[SELECTED EXCERPT]

---------------

Yeah I agree completely actors, celebrities all are overpaid. Look I am not saying that proffesional sports are corrupt and that players are greedy or anything. I just find it remarkable how much a person can be paid to play basketball; something that I enjoy doing.

Yes I understand that the Owners of the teams each make more money than all of the players combined. Many things in life are not fair.

Damn I wish I could have a 1-foot growth spurt so I could play in the NBA.:heart: 

Oh well... I guess I will have to settle for owning the Lakers in 20 years.


----------



## RetroDreams (Jun 9, 2002)

> Originally posted by <b>OZZY</b>!
> :laugh:You want to talk contracts? You want to talk salary cap? Well talk about freaking Terrell Brandon! He has a huge damn contract, and at least Kevin is punching his ticket working for his money. But the same can not be said for Brandon who hasn't played for the team in almost two years! Kevin is worth the money he gets, just a example, he is ranked as the most efficent player in the entire NBA when you look at every stat combined. So he obviously is worth the big bucks! Don't give me that crap that he is the reason for the Wolves not being a good team, or getting out of the first round...


Yes, Brandon has an equally bad contract, but he is virtually untradable. He won't be tradable until he is in the final year of his deal and some team needs the expiring contract for salary cap relief.

But 25mil? C'mon... KG should walk on water for 25 million. Next year, 28 million? Seriously. He ALONE accounts for over 50% of his team's cap. There are 14 other players. Do the math.


----------



## KJay (Sep 22, 2002)

until that contract comes down, this is the team we will have, GOd I hope that KGs' agent is happy. :upset: :upset:


----------



## open mike (Jan 3, 2003)

They should be called the Minesotta Garnetts...


----------

---------------

[TASK DIRECTIONS] In the forum thread, list every username that appears as a post header, each with the date shown beside it. Use only the forum thread to answer.

[THE DATA]
---------------

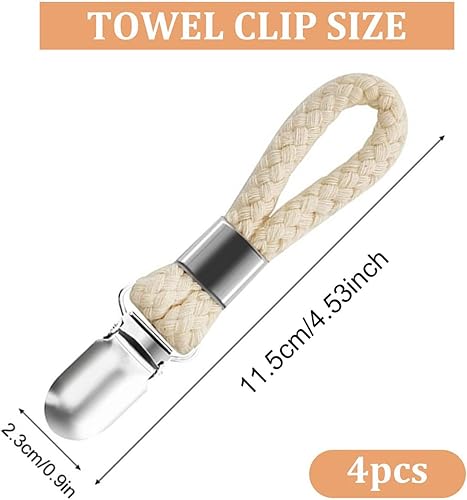 Pince à Serviette,4 pcs Crochet Torchon en Métal avec Coton Tissé Pince Torchon Solides Accroche Torchon Cuisine pour des Armoires Cuisine et Salle de Bain à la Maison - Nail Gallerys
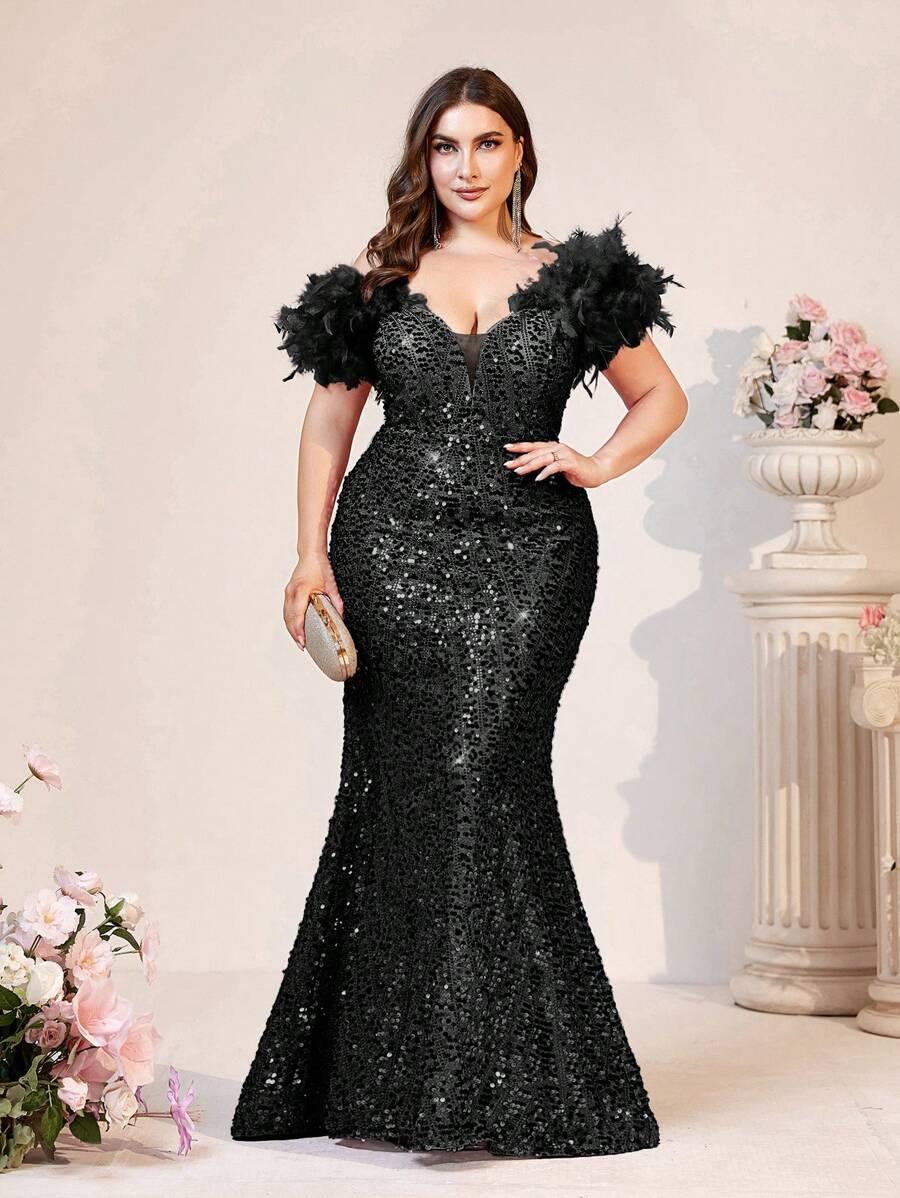 CZARNA SUKIENKA MAXI POŁYSK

---------------

[SOLUTION]
RetroDreams (Jun 9, 2002)
KJay (Sep 22, 2002)
open mike (Jan 3, 2003)